Ken I personally don't like tucking my feet that far back.. Bit then again I'm 6'3

Also forgot who told me steel or jol, but to focus on ripping the bar apart


----------



## Tren4Life (Oct 16, 2014)

When I first started DE work jol made me start with less weight on the bar and more band weight. So if your max is 350 and your DE work calls for 50% that's 175 pounds.  So I'd put 70 pounds of band weight (40%) and 100 on the bar or Prob just a pair of quarters.
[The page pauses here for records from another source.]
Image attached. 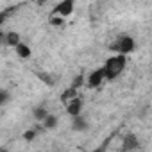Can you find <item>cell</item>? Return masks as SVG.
<instances>
[{
  "label": "cell",
  "instance_id": "obj_3",
  "mask_svg": "<svg viewBox=\"0 0 152 152\" xmlns=\"http://www.w3.org/2000/svg\"><path fill=\"white\" fill-rule=\"evenodd\" d=\"M73 7L75 4L72 2V0H63V2H59L56 7H54V16H61V18H66L73 13Z\"/></svg>",
  "mask_w": 152,
  "mask_h": 152
},
{
  "label": "cell",
  "instance_id": "obj_10",
  "mask_svg": "<svg viewBox=\"0 0 152 152\" xmlns=\"http://www.w3.org/2000/svg\"><path fill=\"white\" fill-rule=\"evenodd\" d=\"M47 115H48V111H47L45 107H38V109H34V116H36L38 120H43Z\"/></svg>",
  "mask_w": 152,
  "mask_h": 152
},
{
  "label": "cell",
  "instance_id": "obj_13",
  "mask_svg": "<svg viewBox=\"0 0 152 152\" xmlns=\"http://www.w3.org/2000/svg\"><path fill=\"white\" fill-rule=\"evenodd\" d=\"M91 152H106V145H102V147H97L95 150H91Z\"/></svg>",
  "mask_w": 152,
  "mask_h": 152
},
{
  "label": "cell",
  "instance_id": "obj_2",
  "mask_svg": "<svg viewBox=\"0 0 152 152\" xmlns=\"http://www.w3.org/2000/svg\"><path fill=\"white\" fill-rule=\"evenodd\" d=\"M113 48H115L116 54H120V56H129L131 52H134L136 43H134V39H132L131 36H122V38L115 43Z\"/></svg>",
  "mask_w": 152,
  "mask_h": 152
},
{
  "label": "cell",
  "instance_id": "obj_4",
  "mask_svg": "<svg viewBox=\"0 0 152 152\" xmlns=\"http://www.w3.org/2000/svg\"><path fill=\"white\" fill-rule=\"evenodd\" d=\"M106 81V75H104V70L102 68H97L95 72H91L90 75H88V86L90 88H97V86H100L102 83Z\"/></svg>",
  "mask_w": 152,
  "mask_h": 152
},
{
  "label": "cell",
  "instance_id": "obj_9",
  "mask_svg": "<svg viewBox=\"0 0 152 152\" xmlns=\"http://www.w3.org/2000/svg\"><path fill=\"white\" fill-rule=\"evenodd\" d=\"M6 41H7L9 45H13V47H16L18 43H22V41H20V36H18L16 32H11V34H7V38H6Z\"/></svg>",
  "mask_w": 152,
  "mask_h": 152
},
{
  "label": "cell",
  "instance_id": "obj_5",
  "mask_svg": "<svg viewBox=\"0 0 152 152\" xmlns=\"http://www.w3.org/2000/svg\"><path fill=\"white\" fill-rule=\"evenodd\" d=\"M138 148V138L134 134H127L124 138V145H122V150L124 152H131V150H136Z\"/></svg>",
  "mask_w": 152,
  "mask_h": 152
},
{
  "label": "cell",
  "instance_id": "obj_14",
  "mask_svg": "<svg viewBox=\"0 0 152 152\" xmlns=\"http://www.w3.org/2000/svg\"><path fill=\"white\" fill-rule=\"evenodd\" d=\"M4 20H6V16H4V15H0V25L4 23Z\"/></svg>",
  "mask_w": 152,
  "mask_h": 152
},
{
  "label": "cell",
  "instance_id": "obj_6",
  "mask_svg": "<svg viewBox=\"0 0 152 152\" xmlns=\"http://www.w3.org/2000/svg\"><path fill=\"white\" fill-rule=\"evenodd\" d=\"M41 124H43L45 129H56V127H57V116L52 115V113H48V115L41 120Z\"/></svg>",
  "mask_w": 152,
  "mask_h": 152
},
{
  "label": "cell",
  "instance_id": "obj_1",
  "mask_svg": "<svg viewBox=\"0 0 152 152\" xmlns=\"http://www.w3.org/2000/svg\"><path fill=\"white\" fill-rule=\"evenodd\" d=\"M125 64H127V57L125 56H120V54L111 56L106 61V64L102 66L104 75H106V81H115L118 75L125 70Z\"/></svg>",
  "mask_w": 152,
  "mask_h": 152
},
{
  "label": "cell",
  "instance_id": "obj_12",
  "mask_svg": "<svg viewBox=\"0 0 152 152\" xmlns=\"http://www.w3.org/2000/svg\"><path fill=\"white\" fill-rule=\"evenodd\" d=\"M34 136H36V131H29V132L25 134V140H32Z\"/></svg>",
  "mask_w": 152,
  "mask_h": 152
},
{
  "label": "cell",
  "instance_id": "obj_8",
  "mask_svg": "<svg viewBox=\"0 0 152 152\" xmlns=\"http://www.w3.org/2000/svg\"><path fill=\"white\" fill-rule=\"evenodd\" d=\"M15 50H16V54L20 56V57H29L31 56V48L22 41V43H18L16 47H15Z\"/></svg>",
  "mask_w": 152,
  "mask_h": 152
},
{
  "label": "cell",
  "instance_id": "obj_15",
  "mask_svg": "<svg viewBox=\"0 0 152 152\" xmlns=\"http://www.w3.org/2000/svg\"><path fill=\"white\" fill-rule=\"evenodd\" d=\"M0 152H9V150L7 148H0Z\"/></svg>",
  "mask_w": 152,
  "mask_h": 152
},
{
  "label": "cell",
  "instance_id": "obj_7",
  "mask_svg": "<svg viewBox=\"0 0 152 152\" xmlns=\"http://www.w3.org/2000/svg\"><path fill=\"white\" fill-rule=\"evenodd\" d=\"M73 129H75V131H86V129H88V122L84 120L83 115L73 116Z\"/></svg>",
  "mask_w": 152,
  "mask_h": 152
},
{
  "label": "cell",
  "instance_id": "obj_11",
  "mask_svg": "<svg viewBox=\"0 0 152 152\" xmlns=\"http://www.w3.org/2000/svg\"><path fill=\"white\" fill-rule=\"evenodd\" d=\"M7 100H9V93L4 91V90H0V106H4Z\"/></svg>",
  "mask_w": 152,
  "mask_h": 152
}]
</instances>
Also that Bench looks like the one at my gym. I put a plate under each leg to get it up more like a comp bench. The plates are coated in rubber so the bench doesn't slide. It will help you get your legs under you farther and your knees below your hips more. 

Your form looked good brother


----------



## ECKSRATED (Oct 17, 2014)

Looks like u could tuck your elbows a tad more and bring the bar lower on your chest. A few of the reps looked like your elbows weren't in line with the bar.


----------



## Joliver (Oct 17, 2014)

Make sure the bands are anchored directly below your elbows at the bottom of your motion. You don't want them to pull the bar toward your feet and out of your groove.


----------



## transcend2007 (Oct 17, 2014)

Ken, for the record you did 7 reps on your 3rd set of 6.....
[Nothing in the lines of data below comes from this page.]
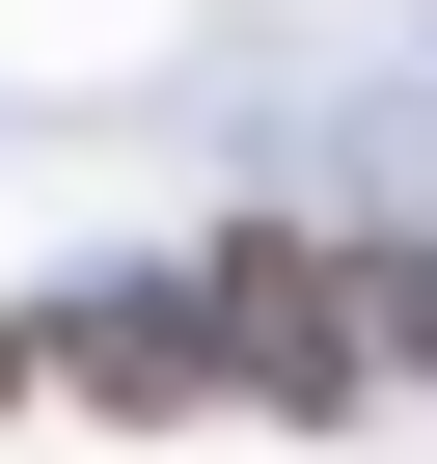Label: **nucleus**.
<instances>
[{
  "mask_svg": "<svg viewBox=\"0 0 437 464\" xmlns=\"http://www.w3.org/2000/svg\"><path fill=\"white\" fill-rule=\"evenodd\" d=\"M55 382L137 410V437H164V410H247V301H218V274H83V301H55Z\"/></svg>",
  "mask_w": 437,
  "mask_h": 464,
  "instance_id": "obj_1",
  "label": "nucleus"
},
{
  "mask_svg": "<svg viewBox=\"0 0 437 464\" xmlns=\"http://www.w3.org/2000/svg\"><path fill=\"white\" fill-rule=\"evenodd\" d=\"M410 382H437V274H410Z\"/></svg>",
  "mask_w": 437,
  "mask_h": 464,
  "instance_id": "obj_4",
  "label": "nucleus"
},
{
  "mask_svg": "<svg viewBox=\"0 0 437 464\" xmlns=\"http://www.w3.org/2000/svg\"><path fill=\"white\" fill-rule=\"evenodd\" d=\"M28 382H55V328H0V410H28Z\"/></svg>",
  "mask_w": 437,
  "mask_h": 464,
  "instance_id": "obj_3",
  "label": "nucleus"
},
{
  "mask_svg": "<svg viewBox=\"0 0 437 464\" xmlns=\"http://www.w3.org/2000/svg\"><path fill=\"white\" fill-rule=\"evenodd\" d=\"M218 301H247V410H383L410 274H355V246H218Z\"/></svg>",
  "mask_w": 437,
  "mask_h": 464,
  "instance_id": "obj_2",
  "label": "nucleus"
}]
</instances>
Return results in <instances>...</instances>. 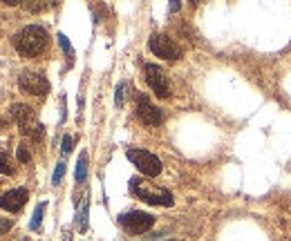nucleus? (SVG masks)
<instances>
[{
    "label": "nucleus",
    "instance_id": "9",
    "mask_svg": "<svg viewBox=\"0 0 291 241\" xmlns=\"http://www.w3.org/2000/svg\"><path fill=\"white\" fill-rule=\"evenodd\" d=\"M137 116L148 127H157L164 123V112L150 103V98L146 94H137Z\"/></svg>",
    "mask_w": 291,
    "mask_h": 241
},
{
    "label": "nucleus",
    "instance_id": "4",
    "mask_svg": "<svg viewBox=\"0 0 291 241\" xmlns=\"http://www.w3.org/2000/svg\"><path fill=\"white\" fill-rule=\"evenodd\" d=\"M126 156L134 163V167H137L141 175L146 177H159L161 175V161L159 156H155L153 152H148V150H137V148H130L126 152Z\"/></svg>",
    "mask_w": 291,
    "mask_h": 241
},
{
    "label": "nucleus",
    "instance_id": "19",
    "mask_svg": "<svg viewBox=\"0 0 291 241\" xmlns=\"http://www.w3.org/2000/svg\"><path fill=\"white\" fill-rule=\"evenodd\" d=\"M72 148H74V136L65 134V136H63V154H70Z\"/></svg>",
    "mask_w": 291,
    "mask_h": 241
},
{
    "label": "nucleus",
    "instance_id": "11",
    "mask_svg": "<svg viewBox=\"0 0 291 241\" xmlns=\"http://www.w3.org/2000/svg\"><path fill=\"white\" fill-rule=\"evenodd\" d=\"M88 210H90V197L85 194V197H83V205H81V210H78V215H76V228H78L81 232L88 228Z\"/></svg>",
    "mask_w": 291,
    "mask_h": 241
},
{
    "label": "nucleus",
    "instance_id": "14",
    "mask_svg": "<svg viewBox=\"0 0 291 241\" xmlns=\"http://www.w3.org/2000/svg\"><path fill=\"white\" fill-rule=\"evenodd\" d=\"M126 89H128L126 81L117 85V92H114V105H117V108H123V103H126Z\"/></svg>",
    "mask_w": 291,
    "mask_h": 241
},
{
    "label": "nucleus",
    "instance_id": "1",
    "mask_svg": "<svg viewBox=\"0 0 291 241\" xmlns=\"http://www.w3.org/2000/svg\"><path fill=\"white\" fill-rule=\"evenodd\" d=\"M11 43H14L16 52L20 56H25V58H36V56H41L45 52V47H47V29L41 25H27V27H22L18 33H14Z\"/></svg>",
    "mask_w": 291,
    "mask_h": 241
},
{
    "label": "nucleus",
    "instance_id": "16",
    "mask_svg": "<svg viewBox=\"0 0 291 241\" xmlns=\"http://www.w3.org/2000/svg\"><path fill=\"white\" fill-rule=\"evenodd\" d=\"M0 175H14V167L7 154H0Z\"/></svg>",
    "mask_w": 291,
    "mask_h": 241
},
{
    "label": "nucleus",
    "instance_id": "10",
    "mask_svg": "<svg viewBox=\"0 0 291 241\" xmlns=\"http://www.w3.org/2000/svg\"><path fill=\"white\" fill-rule=\"evenodd\" d=\"M27 197H30V192L25 188H14L9 192L0 194V208L7 212H18L27 203Z\"/></svg>",
    "mask_w": 291,
    "mask_h": 241
},
{
    "label": "nucleus",
    "instance_id": "2",
    "mask_svg": "<svg viewBox=\"0 0 291 241\" xmlns=\"http://www.w3.org/2000/svg\"><path fill=\"white\" fill-rule=\"evenodd\" d=\"M130 190L137 194V199H141L150 205H164V208H170V205L175 203L172 194L168 192L166 188H150V183L143 181V179H139V177H134L130 181Z\"/></svg>",
    "mask_w": 291,
    "mask_h": 241
},
{
    "label": "nucleus",
    "instance_id": "8",
    "mask_svg": "<svg viewBox=\"0 0 291 241\" xmlns=\"http://www.w3.org/2000/svg\"><path fill=\"white\" fill-rule=\"evenodd\" d=\"M18 85H20L22 92L34 94V96H45V94L49 92V81H47V78H45L43 74H38V72H32V70L20 72Z\"/></svg>",
    "mask_w": 291,
    "mask_h": 241
},
{
    "label": "nucleus",
    "instance_id": "18",
    "mask_svg": "<svg viewBox=\"0 0 291 241\" xmlns=\"http://www.w3.org/2000/svg\"><path fill=\"white\" fill-rule=\"evenodd\" d=\"M30 159H32L30 150H27L25 145H18V161L20 163H30Z\"/></svg>",
    "mask_w": 291,
    "mask_h": 241
},
{
    "label": "nucleus",
    "instance_id": "7",
    "mask_svg": "<svg viewBox=\"0 0 291 241\" xmlns=\"http://www.w3.org/2000/svg\"><path fill=\"white\" fill-rule=\"evenodd\" d=\"M143 74H146V83L150 85V89L155 92L157 98H168L170 96V85H168V76L166 72L161 70L159 65L148 63L143 67Z\"/></svg>",
    "mask_w": 291,
    "mask_h": 241
},
{
    "label": "nucleus",
    "instance_id": "13",
    "mask_svg": "<svg viewBox=\"0 0 291 241\" xmlns=\"http://www.w3.org/2000/svg\"><path fill=\"white\" fill-rule=\"evenodd\" d=\"M45 208H47V203H38L36 205V210H34V217H32V221H30V230H38L41 228V221H43V215H45Z\"/></svg>",
    "mask_w": 291,
    "mask_h": 241
},
{
    "label": "nucleus",
    "instance_id": "6",
    "mask_svg": "<svg viewBox=\"0 0 291 241\" xmlns=\"http://www.w3.org/2000/svg\"><path fill=\"white\" fill-rule=\"evenodd\" d=\"M148 47L155 56H159V58H164V60H179L182 58V47H179L172 38L164 36V33H153L150 41H148Z\"/></svg>",
    "mask_w": 291,
    "mask_h": 241
},
{
    "label": "nucleus",
    "instance_id": "22",
    "mask_svg": "<svg viewBox=\"0 0 291 241\" xmlns=\"http://www.w3.org/2000/svg\"><path fill=\"white\" fill-rule=\"evenodd\" d=\"M179 7H182V5H179V0H175V3L170 5V11H179Z\"/></svg>",
    "mask_w": 291,
    "mask_h": 241
},
{
    "label": "nucleus",
    "instance_id": "12",
    "mask_svg": "<svg viewBox=\"0 0 291 241\" xmlns=\"http://www.w3.org/2000/svg\"><path fill=\"white\" fill-rule=\"evenodd\" d=\"M76 181L78 183H83L85 181V177H88V154L85 152H81V156H78V163H76Z\"/></svg>",
    "mask_w": 291,
    "mask_h": 241
},
{
    "label": "nucleus",
    "instance_id": "5",
    "mask_svg": "<svg viewBox=\"0 0 291 241\" xmlns=\"http://www.w3.org/2000/svg\"><path fill=\"white\" fill-rule=\"evenodd\" d=\"M119 226L130 234H143L155 226V217L148 215V212H141V210L123 212V215L119 217Z\"/></svg>",
    "mask_w": 291,
    "mask_h": 241
},
{
    "label": "nucleus",
    "instance_id": "21",
    "mask_svg": "<svg viewBox=\"0 0 291 241\" xmlns=\"http://www.w3.org/2000/svg\"><path fill=\"white\" fill-rule=\"evenodd\" d=\"M9 228H11V221H0V232L9 230Z\"/></svg>",
    "mask_w": 291,
    "mask_h": 241
},
{
    "label": "nucleus",
    "instance_id": "3",
    "mask_svg": "<svg viewBox=\"0 0 291 241\" xmlns=\"http://www.w3.org/2000/svg\"><path fill=\"white\" fill-rule=\"evenodd\" d=\"M11 116L16 119V123H18V127H20V132L25 134V136H30L32 141H41V136L45 134V127L38 123L36 114H34V110L30 108V105L14 103V105H11Z\"/></svg>",
    "mask_w": 291,
    "mask_h": 241
},
{
    "label": "nucleus",
    "instance_id": "15",
    "mask_svg": "<svg viewBox=\"0 0 291 241\" xmlns=\"http://www.w3.org/2000/svg\"><path fill=\"white\" fill-rule=\"evenodd\" d=\"M65 170H67V163L65 161H59V163H56V170H54V177H52V186H59V183L63 181Z\"/></svg>",
    "mask_w": 291,
    "mask_h": 241
},
{
    "label": "nucleus",
    "instance_id": "17",
    "mask_svg": "<svg viewBox=\"0 0 291 241\" xmlns=\"http://www.w3.org/2000/svg\"><path fill=\"white\" fill-rule=\"evenodd\" d=\"M56 38H59V45H61V47H63V52H65V54L72 58V54H74V52H72V45H70V41H67V36H65V33H59V36H56Z\"/></svg>",
    "mask_w": 291,
    "mask_h": 241
},
{
    "label": "nucleus",
    "instance_id": "20",
    "mask_svg": "<svg viewBox=\"0 0 291 241\" xmlns=\"http://www.w3.org/2000/svg\"><path fill=\"white\" fill-rule=\"evenodd\" d=\"M47 7H52V5H25V9H30V11H45Z\"/></svg>",
    "mask_w": 291,
    "mask_h": 241
}]
</instances>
I appreciate your post as I have gone up in weight and reps this year.  I enjoy your form comments and leg driving statement as they have really helped my progress!


----------



## PillarofBalance (Oct 17, 2014)

Ken if you don't tuck the elbows at least slightly you are going to tear a pec off at some point. That bar will come lower too and put that bench belly to better use.


----------



## ken Sass (Oct 17, 2014)

PillarofBalance said:


> Ken if you don't tuck the elbows at least slightly you are going to tear a pec off at some point. That bar will come lower too and put that bench belly to better use.


ok this is gonna sound stupid but exactly what do you mean by tuch the elbows? i thought i was supposed to maintain a 90degree angle , in other words bar and upper running parallel. should i try and bring my elbows closer to the body??


----------



## PillarofBalance (Oct 17, 2014)

ken Sass said:


> ok this is gonna sound stupid but exactly what do you mean by tuch the elbows? i thought i was supposed to maintain a 90degree angle , in other words bar and upper running parallel. should i try and bring my elbows closer to the body??


Yes absolutely bring the elbows closer to the body. Play with 135 until you figure this out but it's not hard. Go watch any PL bench and you will not see that 90 degree thing. That is bodybuilder shit to work the pecs.


----------